エリザベスもまた困ったような顔をしながらオレを見ていた。
「ど、どうした?」
「ほ、本日、殿下からのお手紙には、一人で来るようにと書かれていて……」
思わずどもってしまうと、めずらしくエリザベスも歯切れが悪い。
たしかにオレはそう書いた。リーシャ嬢にはあまり計画の内容を察知されたくないので、理由をつけて一人で王宮に来てほしい、と。

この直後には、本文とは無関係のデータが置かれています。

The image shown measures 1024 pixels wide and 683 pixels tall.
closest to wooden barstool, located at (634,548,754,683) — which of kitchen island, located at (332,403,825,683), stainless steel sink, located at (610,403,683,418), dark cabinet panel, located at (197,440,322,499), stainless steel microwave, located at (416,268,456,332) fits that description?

エリザベスはうつむいて眉を寄せる。徐々に頬が赤く染まっていく……どうしたのかと思っていたら、エリザベスは顔をあげた。
薔薇の蕾のような唇がわななく。
「リーシャ様には、……殿下との、デートだ、と……申しあげたのです。……こ、このままでは、嘘をついたことになってしまいますので……」
「……え、天使?」
「あの……? 申し訳ありません、いまなんと……?」
「あ、いや、なんでもない」
思わずこぼしてしまった呟きを取り消すように口元を覆い、それからゆっくりと考える。
できるだけ嘘をつきたくないという真面目さからくる理由も多分にあるのだろうが……これは、あれだよな? そういうことだよな?
遠回しな、エリザベスからのデートのお誘い。
「庭園の池に水仙が咲きはじめた。菓子を用意させるから、いっしょに見よう」
「……はい」
ほほえんで手を差しだせば、エリザベスは赤い顔のままその手をとった。